Confundo: Learning to Generate Robust Poison for Practical RAG Systems

Retrieval-augmented generation (RAG) is increasingly deployed in real-world applications, where its reference-grounded design makes outputs appear trustworthy. This trust has spurred research on poisoning attacks that craft malicious content, inject it into knowledge sources, and manipulate RAG responses. However, when evaluated in practical RAG systems, existing attacks suffer from severely degraded effectiveness. This gap stems from two overlooked realities: (i) content is often processed before use, which can fragment the poison and weaken its effect, and (ii) users often do not issue the exact queries anticipated during attack design. These factors can lead practitioners to underestimate risks and develop a false sense of security. To better characterize the threat to practical systems, we present Confundo, a learning-to-poison framework that fine-tunes a large language model as a poison generator to achieve high effectiveness, robustness, and stealthiness. Confundo provides a unified framework supporting multiple attack objectives, demonstrated by manipulating factual correctness, inducing biased opinions, and triggering hallucinations. By addressing these overlooked challenges, Confundo consistently outperforms a wide range of purpose-built attacks across datasets and RAG configurations by large margins, even in the presence of defenses. Beyond exposing vulnerabilities, we also present a defensive use case that protects web content from unauthorized incorporation into RAG systems via scraping, with no impact on user experience.

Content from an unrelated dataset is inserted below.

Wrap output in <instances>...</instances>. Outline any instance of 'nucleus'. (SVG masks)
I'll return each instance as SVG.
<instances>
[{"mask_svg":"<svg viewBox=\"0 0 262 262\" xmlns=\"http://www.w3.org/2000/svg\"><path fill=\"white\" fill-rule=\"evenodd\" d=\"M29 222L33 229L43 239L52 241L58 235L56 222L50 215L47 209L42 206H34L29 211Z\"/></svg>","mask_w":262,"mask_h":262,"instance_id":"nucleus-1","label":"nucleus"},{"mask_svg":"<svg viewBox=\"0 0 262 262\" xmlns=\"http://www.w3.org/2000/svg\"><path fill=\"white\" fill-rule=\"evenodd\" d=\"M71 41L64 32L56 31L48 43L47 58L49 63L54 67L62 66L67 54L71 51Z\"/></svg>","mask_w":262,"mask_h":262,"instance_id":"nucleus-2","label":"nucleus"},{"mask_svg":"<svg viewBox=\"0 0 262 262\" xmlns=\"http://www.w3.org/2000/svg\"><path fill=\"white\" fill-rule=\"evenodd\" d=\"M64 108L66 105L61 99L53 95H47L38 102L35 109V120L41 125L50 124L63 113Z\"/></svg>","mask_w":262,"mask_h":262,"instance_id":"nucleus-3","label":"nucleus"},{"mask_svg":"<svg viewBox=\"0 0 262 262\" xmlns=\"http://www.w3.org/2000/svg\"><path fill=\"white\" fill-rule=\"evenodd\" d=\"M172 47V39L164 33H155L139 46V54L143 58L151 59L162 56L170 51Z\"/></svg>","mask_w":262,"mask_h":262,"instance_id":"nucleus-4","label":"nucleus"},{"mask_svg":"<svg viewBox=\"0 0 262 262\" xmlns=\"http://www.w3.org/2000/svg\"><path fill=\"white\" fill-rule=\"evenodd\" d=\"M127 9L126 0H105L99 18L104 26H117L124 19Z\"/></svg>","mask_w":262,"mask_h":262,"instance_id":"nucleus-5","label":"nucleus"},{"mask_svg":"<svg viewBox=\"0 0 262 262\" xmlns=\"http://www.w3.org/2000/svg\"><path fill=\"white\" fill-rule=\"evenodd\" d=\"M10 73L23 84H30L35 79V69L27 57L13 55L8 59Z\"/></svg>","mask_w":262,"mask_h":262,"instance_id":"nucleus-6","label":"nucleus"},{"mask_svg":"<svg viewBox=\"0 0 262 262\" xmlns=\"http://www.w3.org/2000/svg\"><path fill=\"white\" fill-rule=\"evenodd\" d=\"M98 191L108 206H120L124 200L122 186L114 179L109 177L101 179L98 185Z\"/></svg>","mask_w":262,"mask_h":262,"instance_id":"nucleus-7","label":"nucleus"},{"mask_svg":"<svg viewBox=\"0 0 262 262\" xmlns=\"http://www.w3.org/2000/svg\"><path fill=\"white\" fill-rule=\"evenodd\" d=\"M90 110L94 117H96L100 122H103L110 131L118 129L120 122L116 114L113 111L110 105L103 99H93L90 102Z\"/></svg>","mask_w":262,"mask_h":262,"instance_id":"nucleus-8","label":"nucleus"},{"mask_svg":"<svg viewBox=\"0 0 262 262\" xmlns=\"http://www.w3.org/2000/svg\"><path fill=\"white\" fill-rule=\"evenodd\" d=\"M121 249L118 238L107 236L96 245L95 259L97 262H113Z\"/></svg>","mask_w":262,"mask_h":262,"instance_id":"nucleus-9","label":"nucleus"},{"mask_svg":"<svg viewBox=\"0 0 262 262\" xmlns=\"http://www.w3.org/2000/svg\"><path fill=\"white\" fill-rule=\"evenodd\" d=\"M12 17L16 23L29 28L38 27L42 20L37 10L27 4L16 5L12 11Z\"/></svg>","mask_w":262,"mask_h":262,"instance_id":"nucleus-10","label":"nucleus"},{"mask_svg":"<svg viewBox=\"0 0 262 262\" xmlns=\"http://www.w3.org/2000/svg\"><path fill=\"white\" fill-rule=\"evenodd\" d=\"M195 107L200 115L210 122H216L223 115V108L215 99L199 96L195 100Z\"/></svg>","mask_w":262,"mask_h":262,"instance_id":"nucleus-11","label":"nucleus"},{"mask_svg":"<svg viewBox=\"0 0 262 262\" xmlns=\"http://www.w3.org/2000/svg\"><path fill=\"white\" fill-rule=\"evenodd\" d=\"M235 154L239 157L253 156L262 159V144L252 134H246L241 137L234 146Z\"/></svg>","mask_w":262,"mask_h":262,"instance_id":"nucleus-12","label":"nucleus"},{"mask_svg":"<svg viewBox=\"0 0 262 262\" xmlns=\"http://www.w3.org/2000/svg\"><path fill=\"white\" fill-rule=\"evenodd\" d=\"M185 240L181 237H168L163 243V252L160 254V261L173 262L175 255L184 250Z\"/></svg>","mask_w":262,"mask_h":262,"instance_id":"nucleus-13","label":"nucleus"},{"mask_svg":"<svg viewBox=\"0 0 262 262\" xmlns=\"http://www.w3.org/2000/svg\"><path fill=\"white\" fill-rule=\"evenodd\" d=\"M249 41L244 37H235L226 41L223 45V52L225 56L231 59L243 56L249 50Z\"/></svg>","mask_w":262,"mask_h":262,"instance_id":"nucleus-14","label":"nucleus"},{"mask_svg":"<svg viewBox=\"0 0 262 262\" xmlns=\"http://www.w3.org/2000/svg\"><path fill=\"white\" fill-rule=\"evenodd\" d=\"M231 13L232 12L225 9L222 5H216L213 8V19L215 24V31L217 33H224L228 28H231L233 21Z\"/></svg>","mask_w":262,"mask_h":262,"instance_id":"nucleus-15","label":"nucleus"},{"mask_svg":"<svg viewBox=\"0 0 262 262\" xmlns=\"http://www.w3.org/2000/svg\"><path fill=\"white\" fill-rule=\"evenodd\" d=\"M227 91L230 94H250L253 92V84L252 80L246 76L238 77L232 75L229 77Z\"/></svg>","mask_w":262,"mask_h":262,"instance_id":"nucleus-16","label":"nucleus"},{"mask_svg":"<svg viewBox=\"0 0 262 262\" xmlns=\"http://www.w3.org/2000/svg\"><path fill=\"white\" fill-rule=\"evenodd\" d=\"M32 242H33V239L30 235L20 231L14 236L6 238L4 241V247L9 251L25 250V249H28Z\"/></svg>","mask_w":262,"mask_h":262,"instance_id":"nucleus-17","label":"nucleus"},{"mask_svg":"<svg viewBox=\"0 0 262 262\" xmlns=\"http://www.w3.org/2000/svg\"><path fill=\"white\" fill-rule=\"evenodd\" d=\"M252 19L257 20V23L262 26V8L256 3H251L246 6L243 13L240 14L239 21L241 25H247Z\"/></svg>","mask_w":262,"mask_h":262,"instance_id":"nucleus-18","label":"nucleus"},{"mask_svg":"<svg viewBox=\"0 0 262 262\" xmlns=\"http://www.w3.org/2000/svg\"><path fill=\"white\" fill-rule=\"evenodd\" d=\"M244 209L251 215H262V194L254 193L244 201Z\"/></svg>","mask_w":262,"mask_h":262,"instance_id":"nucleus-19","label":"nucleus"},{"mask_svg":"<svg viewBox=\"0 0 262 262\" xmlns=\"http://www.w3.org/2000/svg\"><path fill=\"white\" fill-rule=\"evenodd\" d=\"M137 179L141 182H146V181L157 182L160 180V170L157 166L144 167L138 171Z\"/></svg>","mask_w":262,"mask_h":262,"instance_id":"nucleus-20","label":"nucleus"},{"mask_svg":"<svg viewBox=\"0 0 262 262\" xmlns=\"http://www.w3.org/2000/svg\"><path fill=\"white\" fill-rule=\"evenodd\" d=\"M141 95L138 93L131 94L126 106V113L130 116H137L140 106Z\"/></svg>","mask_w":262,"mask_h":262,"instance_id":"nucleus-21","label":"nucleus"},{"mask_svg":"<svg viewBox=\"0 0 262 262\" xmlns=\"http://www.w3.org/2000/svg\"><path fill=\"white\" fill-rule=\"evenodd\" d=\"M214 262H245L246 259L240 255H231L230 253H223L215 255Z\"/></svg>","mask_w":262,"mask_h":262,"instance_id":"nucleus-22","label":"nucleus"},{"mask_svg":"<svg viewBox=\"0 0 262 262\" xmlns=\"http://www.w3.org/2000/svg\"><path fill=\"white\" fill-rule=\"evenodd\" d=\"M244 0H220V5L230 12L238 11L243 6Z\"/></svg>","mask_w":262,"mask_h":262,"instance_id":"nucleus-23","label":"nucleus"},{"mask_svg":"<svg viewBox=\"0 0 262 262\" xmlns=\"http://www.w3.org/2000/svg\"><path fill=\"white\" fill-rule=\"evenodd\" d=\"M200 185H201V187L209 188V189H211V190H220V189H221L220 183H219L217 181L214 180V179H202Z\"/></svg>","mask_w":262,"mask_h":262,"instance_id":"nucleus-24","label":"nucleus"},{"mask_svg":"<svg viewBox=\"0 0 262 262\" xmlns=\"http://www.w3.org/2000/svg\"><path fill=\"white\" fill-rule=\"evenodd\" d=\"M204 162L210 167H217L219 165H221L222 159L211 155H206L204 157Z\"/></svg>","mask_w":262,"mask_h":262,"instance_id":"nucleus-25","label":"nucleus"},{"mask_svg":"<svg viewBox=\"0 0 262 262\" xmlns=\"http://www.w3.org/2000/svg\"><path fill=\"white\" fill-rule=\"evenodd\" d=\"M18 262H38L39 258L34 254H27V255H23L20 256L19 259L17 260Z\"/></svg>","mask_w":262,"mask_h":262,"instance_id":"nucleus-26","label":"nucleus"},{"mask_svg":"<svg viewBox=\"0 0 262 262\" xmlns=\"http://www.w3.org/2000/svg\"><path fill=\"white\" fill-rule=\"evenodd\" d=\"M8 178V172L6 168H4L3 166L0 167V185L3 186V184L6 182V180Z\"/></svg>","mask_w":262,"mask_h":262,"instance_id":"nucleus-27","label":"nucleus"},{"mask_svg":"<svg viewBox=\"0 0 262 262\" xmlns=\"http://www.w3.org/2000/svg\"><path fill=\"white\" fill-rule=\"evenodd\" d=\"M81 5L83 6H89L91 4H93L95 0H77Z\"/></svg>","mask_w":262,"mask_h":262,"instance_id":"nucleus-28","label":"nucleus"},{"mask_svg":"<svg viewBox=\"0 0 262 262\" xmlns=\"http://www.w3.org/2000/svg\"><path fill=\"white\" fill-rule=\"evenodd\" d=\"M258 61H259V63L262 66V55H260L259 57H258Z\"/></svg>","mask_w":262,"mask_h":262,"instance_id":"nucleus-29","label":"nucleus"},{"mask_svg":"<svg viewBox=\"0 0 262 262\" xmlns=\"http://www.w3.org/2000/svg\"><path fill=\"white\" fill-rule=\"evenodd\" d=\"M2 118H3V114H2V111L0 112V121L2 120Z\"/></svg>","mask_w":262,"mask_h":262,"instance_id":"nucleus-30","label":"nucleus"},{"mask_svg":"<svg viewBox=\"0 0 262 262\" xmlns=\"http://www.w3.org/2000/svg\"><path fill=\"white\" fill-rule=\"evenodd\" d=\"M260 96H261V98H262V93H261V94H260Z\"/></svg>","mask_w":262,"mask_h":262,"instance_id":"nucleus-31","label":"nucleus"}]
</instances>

翻译：检索增强生成（RAG）技术在实际应用中的部署日益广泛，其基于参考依据的设计使输出结果显得可信。这种信任推动了针对RAG系统的投毒攻击研究，此类攻击通过构造恶意内容、将其注入知识源并操纵RAG响应来实现攻击目的。然而，在实用RAG系统中评估时，现有攻击方法的有效性严重下降。这种差距源于两个被忽视的现实因素：（i）内容在使用前常经过预处理，可能使投毒内容碎片化并削弱其效果；（ii）用户查询往往与攻击设计时预设的精确查询存在差异。这些因素可能导致实践者低估风险并产生错误的安全认知。为更准确刻画实用系统面临的威胁，本文提出Confundo——一种基于学习的投毒框架，通过微调大语言模型作为投毒生成器，实现高攻击有效性、鲁棒性与隐蔽性。Confundo提供统一框架支持多种攻击目标，包括操纵事实准确性、诱导偏见观点及触发幻觉生成。通过解决这些被忽视的挑战，Confundo在多种数据集和RAG配置下均显著优于各类专用攻击方法，即使在防御机制存在时仍保持优势。除揭示系统脆弱性外，本文还提出一种防御用例，可在不影响用户体验的前提下，保护网络内容免遭未经授权的爬取并纳入RAG系统。